Le 16 juillet 2017, le président de la République française célèbre la 75e commémoration de la rafle du Vel d’Hiv. Pour la première fois, il a invité le Premier ministre israélien. Après avoir démontré la responsabilité du régime de Vichy dans la déportation des juifs, il conclut : « Nous ne céderons rien à l’antisionisme, car il est la forme réinventée de l’antisémitisme. » Étrange amalgame, puisqu’il confond, dans une même réprobation, un délit – le racisme antijuif – et une opinion qui conteste la pensée de Theodor Herzl.

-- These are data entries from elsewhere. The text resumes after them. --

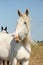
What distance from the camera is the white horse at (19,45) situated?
217 inches

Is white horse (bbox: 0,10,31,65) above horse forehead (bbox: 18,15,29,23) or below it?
below

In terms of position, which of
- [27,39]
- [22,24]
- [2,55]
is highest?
[22,24]

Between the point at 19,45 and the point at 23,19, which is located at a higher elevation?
the point at 23,19

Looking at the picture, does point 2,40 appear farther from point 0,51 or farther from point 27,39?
point 27,39

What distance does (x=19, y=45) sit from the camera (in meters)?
5.89

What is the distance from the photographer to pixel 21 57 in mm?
5828

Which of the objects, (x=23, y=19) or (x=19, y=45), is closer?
(x=23, y=19)

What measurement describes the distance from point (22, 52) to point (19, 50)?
89 millimetres

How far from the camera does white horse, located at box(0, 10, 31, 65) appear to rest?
5.52 m


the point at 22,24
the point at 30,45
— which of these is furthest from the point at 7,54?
the point at 22,24

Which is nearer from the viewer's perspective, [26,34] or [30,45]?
[26,34]

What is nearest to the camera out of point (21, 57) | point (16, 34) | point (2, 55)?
point (16, 34)

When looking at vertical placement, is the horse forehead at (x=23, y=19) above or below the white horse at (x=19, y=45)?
above

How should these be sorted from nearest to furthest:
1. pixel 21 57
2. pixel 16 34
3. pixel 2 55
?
pixel 16 34, pixel 21 57, pixel 2 55
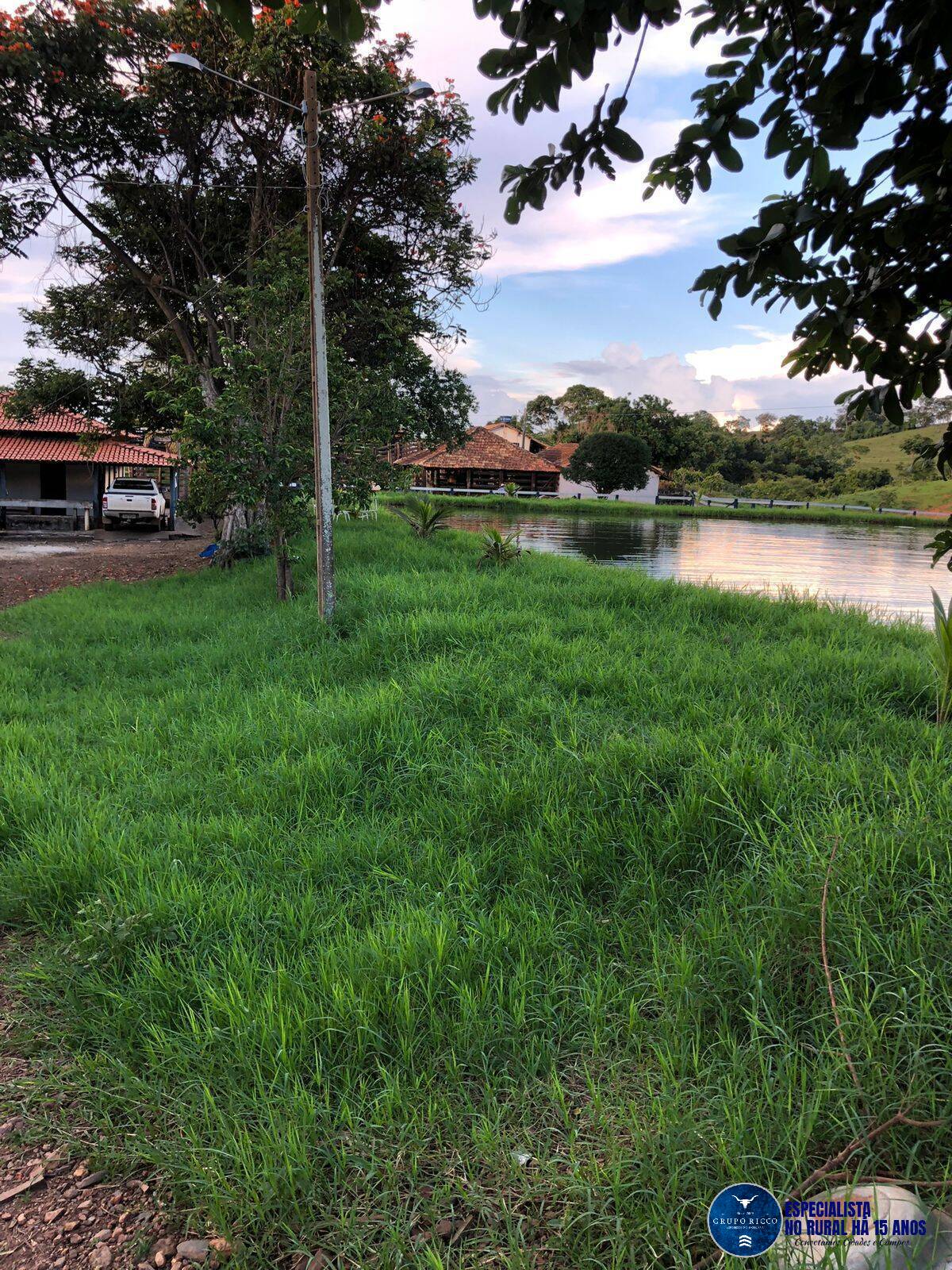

L’antijudaïsme puis l’antisémitisme traversent l’histoire de l’Europe bien plus que celle du monde arabe. Ils s’y sont traduits, des siècles durant, par des discriminations, des expulsions et des massacres – ainsi lors des croisades, mais aussi, au XIXe siècle, avec les pogromes de l’empire tsariste. Témoin à Paris de l’affaire Dreyfus, Theodor Herzl, correspondant de la Neue Freie Presse de Vienne, en déduit que les juifs, inassimilables, doivent disposer de leur État. Il écrit L’État des juifs (1896), puis réunit le premier Congrès sioniste mondial (1897). « Le sionisme, précise son programme, s’efforce d’obtenir pour le peuple juif en Palestine un foyer reconnu publiquement et garanti juridiquement. »

« Choix par défaut »
Jusqu’à la Seconde Guerre mondiale, malgré le soutien de Londres, les héritiers de Herzl ne rencontrent guère d’écho parmi les juifs : communistes, bundistes, libéraux et orthodoxes s’opposent à leur projet. Et l’immense majorité des 3,5 millions de juifs quittant l’Europe se rendent aux États-Unis. En 1939, la Palestine sous mandat britannique ne compte que 450 000 juifs, soit 2,5 % de la population juive mondiale.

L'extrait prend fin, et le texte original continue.